Discute-se se os pacientes com DM devem ser rastreados para a hemocromatose, uma

vez que alguns estudos mostram que a incidência de HH é maior em diabéticos; esta questão está longe de ser um consenso, mas em diabetes de evolução não habitual a HH deve ser investigada. Hipogonadismo: HH é caracterizada pela deposição de ferro em excesso em células da pituitária, em especial na hipófise anterior, levando a uma redução das concetrações séricas de hormônios tróficos. Hipogonadismo hipogonadotrófico é a anormalidade mais comum, causando diminuição da libido e impotência nos homens.


HH pode levar a uma cardiomiopatia dilatada, caracterizada pelo desenvolvimento de insuficiência cardíaca e distúrbios de condução, tais como a arritmia sinusal devido à deposição de excesso de ferro no miocárdio. O envolvimento cardíaco na hemocromatose pode ser diagnosticado com base na história, exame clínico, exames laboratoriais e de imagens não invasivas. O tratamento com flebotomia ou a terapia de quelação tem sido associado com a reversão da disfunção ventricular esquerda. No entanto, a disfunção miocárdica irreversível pode ocorrer em indivíduos com doença avançada. Artropatia - HH pode ser associada com um artropatia que exibe o espectro de doença de depósito de cristais de pirofosfato de cálcio (isto é, pseudogota, condrocalcinose e artropatia crônica). Em contraste com outras manifestações de HH, os sintomas de artropatia em geral não respondem a flebotomia com remoção de ferro.

Hemocromatose: Frequência de alterações relacionadas à sobrecarga de ferro (%)

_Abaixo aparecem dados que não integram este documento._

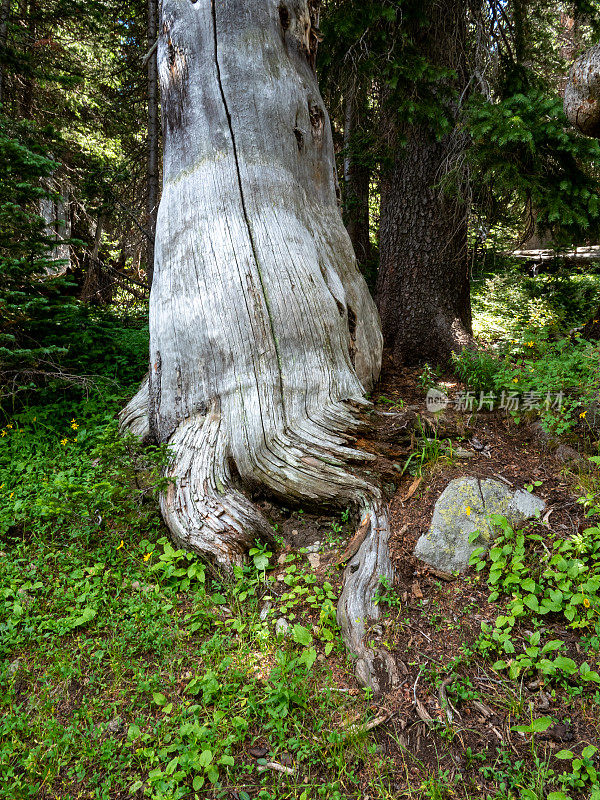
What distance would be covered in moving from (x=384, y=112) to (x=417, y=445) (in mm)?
4353

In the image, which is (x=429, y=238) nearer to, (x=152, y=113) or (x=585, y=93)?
(x=585, y=93)

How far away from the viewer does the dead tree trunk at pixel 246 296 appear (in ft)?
11.9

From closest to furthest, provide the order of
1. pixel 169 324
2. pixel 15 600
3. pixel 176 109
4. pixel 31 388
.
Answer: pixel 15 600
pixel 169 324
pixel 176 109
pixel 31 388

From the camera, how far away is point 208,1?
4.47 meters

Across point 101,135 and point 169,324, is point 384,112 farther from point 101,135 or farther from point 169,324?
point 101,135

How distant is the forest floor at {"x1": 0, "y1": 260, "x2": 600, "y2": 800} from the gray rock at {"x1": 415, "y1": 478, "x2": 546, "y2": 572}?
82mm

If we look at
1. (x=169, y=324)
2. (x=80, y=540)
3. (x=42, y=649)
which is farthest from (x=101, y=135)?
(x=42, y=649)

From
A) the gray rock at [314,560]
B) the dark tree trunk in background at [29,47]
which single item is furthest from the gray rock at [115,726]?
the dark tree trunk in background at [29,47]

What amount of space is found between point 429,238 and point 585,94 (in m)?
2.34

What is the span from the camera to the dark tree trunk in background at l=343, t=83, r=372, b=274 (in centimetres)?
622

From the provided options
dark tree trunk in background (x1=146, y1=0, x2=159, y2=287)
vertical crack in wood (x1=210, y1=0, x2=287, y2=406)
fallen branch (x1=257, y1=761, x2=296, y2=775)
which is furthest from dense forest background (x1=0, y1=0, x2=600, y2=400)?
fallen branch (x1=257, y1=761, x2=296, y2=775)

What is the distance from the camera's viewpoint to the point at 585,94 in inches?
124

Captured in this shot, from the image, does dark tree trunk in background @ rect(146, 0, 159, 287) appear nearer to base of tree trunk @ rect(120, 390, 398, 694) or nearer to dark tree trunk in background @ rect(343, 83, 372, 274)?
dark tree trunk in background @ rect(343, 83, 372, 274)

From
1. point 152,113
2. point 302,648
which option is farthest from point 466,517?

Alterações da função hepática

75

Fraqueza e letargia

74

Hiperpigmentação da pele

70

Diabetes mellitus

48

Artralgia

44

Impotência em homens

45

Alterações eletrocardiográficas

31

Conclusão: Hemocromatose hereditária (HH) é uma doença hereditária em que mutações

nos genes em especial os do gene HFE fazem com que a absorção de ferro intestinal aumente, com sobrecarga de ferro resultante e dano tecidual. As principais manifestações clínicas de acúmulo de ferro na HH avançada incluem a doença hepática, pigmentação da pele, diabetes mellitus, artropatia, impotência em homens, e hipertrofia cardíaca com ou sem insuficiência cardíaca ou defeitos de condução.


O diagnóstico é feito por verificação de ferro sérico ou níveis de ferritina ou por rastreamento a partir de historia familiar de HH. Na grande maioria de seus portadores não há sintomas, mas há em menor número os que têm cirrose, diabetes, ou hiperpigmentação da pele.